In China manufacturing conditions deteriorated at the fastest rate in a year. Production stagnated as new orders plummeted due to weak domestic demand. Exports picked marginally. Input and output prices both declined at faster rates during April. The PMI was in contraction at 48.9 in April down from 49.6 in March.
“China’s manufacturing sector had a weak start to Q2, with total new business declining at the quickest rate in a year while production stagnated,” commented Annabel Fiddes, Economist at Markit. “Fewer new orders appeared to stem from weaker domestic demand, as new business from abroad showed tentative signs of improvement. Nonetheless, further job cuts and reduced purchasing activity suggest that the sector may struggle to expand in the near-term. Furthermore, the PMI data indicate that more stimulus measures may be required to ensure the economy doesn’t slow from the 7% annual growth rate seen in Q1.”

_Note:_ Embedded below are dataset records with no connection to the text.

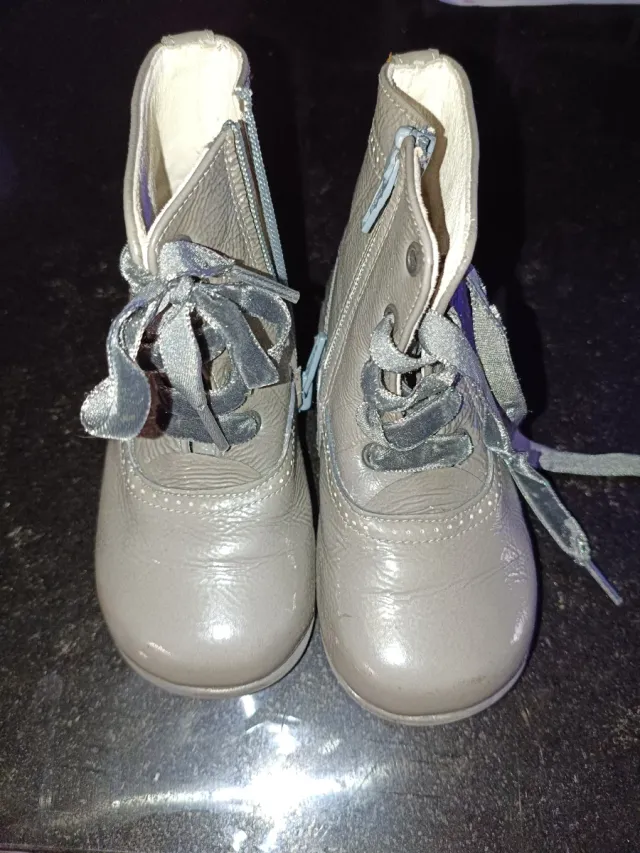 Botas niña grises con lazo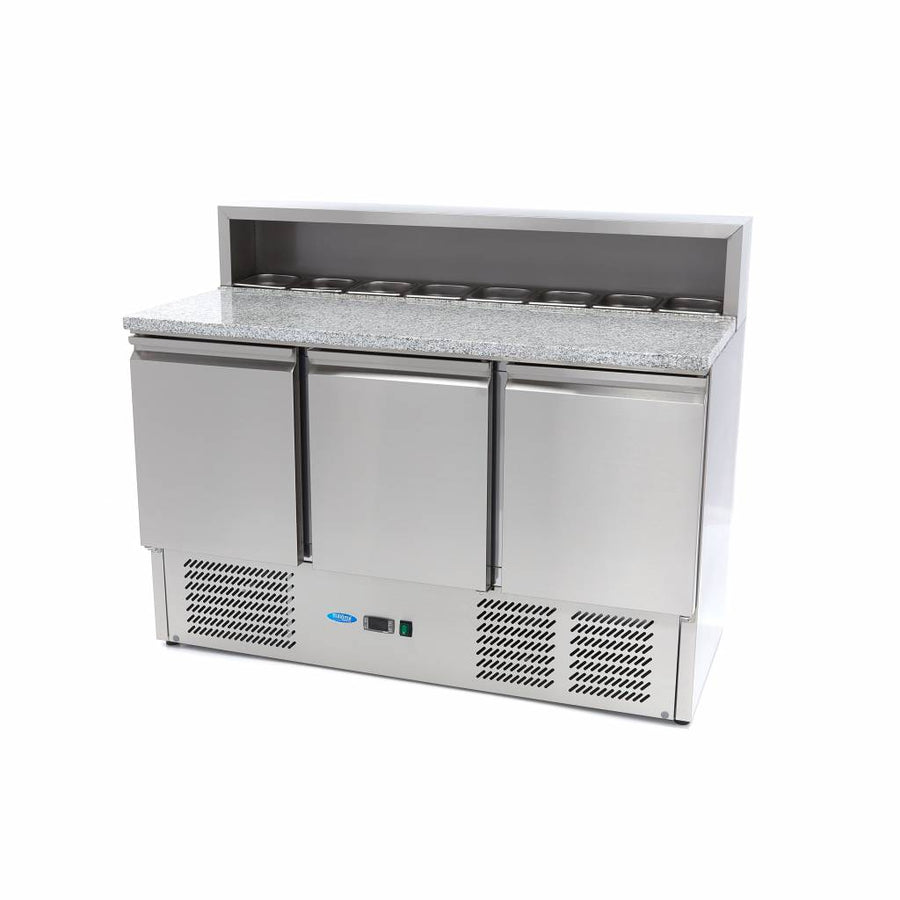Réfrigérateur saladette pizza Maxima, 137 cm, 3 portes, adaptable à 8 x 1/6 GN, avec couvercle en acier inoxydable.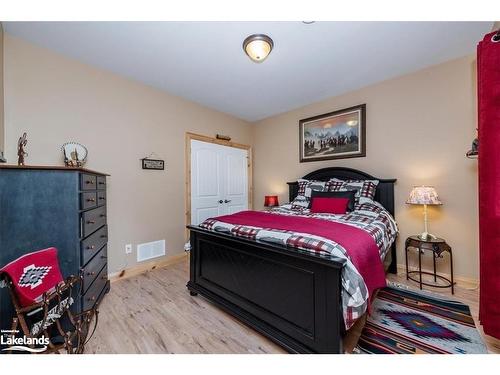 15 Rue De Parc, Tiny Twp, ON - Indoor Photo Showing Bedroom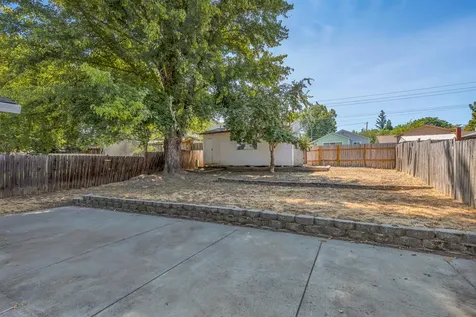 1338 Flower Street Medford OR 97504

In South Korea both production and new orders suffered in April. The PMI of 48.8 was at its weakest reading since October 2014. An unstable economy resulted in poor domestic demand. Export orders declined at the quickest rate since October with trade volumes reduced to Europe and Russia.
Japan also slipped into no-change territory with a PMI of 49.9. New orders and production both faltered in April. Export orders fell as international demand weakened.
Russian manufacturing conditions continues to be challenging. The HSBC PMI registered 48.9 in April, below the neutral 50 mark for the fifth month in a row. Overall output rose slightly but new orders fell at its sharpest pace in six years. New export orders fell again in April, extending the period of contraction to twenty months. Some switching from imported to domestic goods was reported in April. Price inflation has weakened since the beginning of the year
In North America, Mexico manufacturing momentum slowed a bit but was still described as “robust and accelerated” by HSBC. The PMI at 53.8 was unchanged from March but production rebounded and exports picked up at the sharpest rate in three years. New business from the U.S. and Asia, in particular, was noted.
Canada had a difficult April as manufacturing output, new business and employment all decreased. The RBC Canadian Manufacturing PMI was at 49.0, up slightly from 48.9 and still in the no-growth range. Demand in the energy sector industry continues to be subdued. A weaker exchange rate helped to stabilize falling export sales.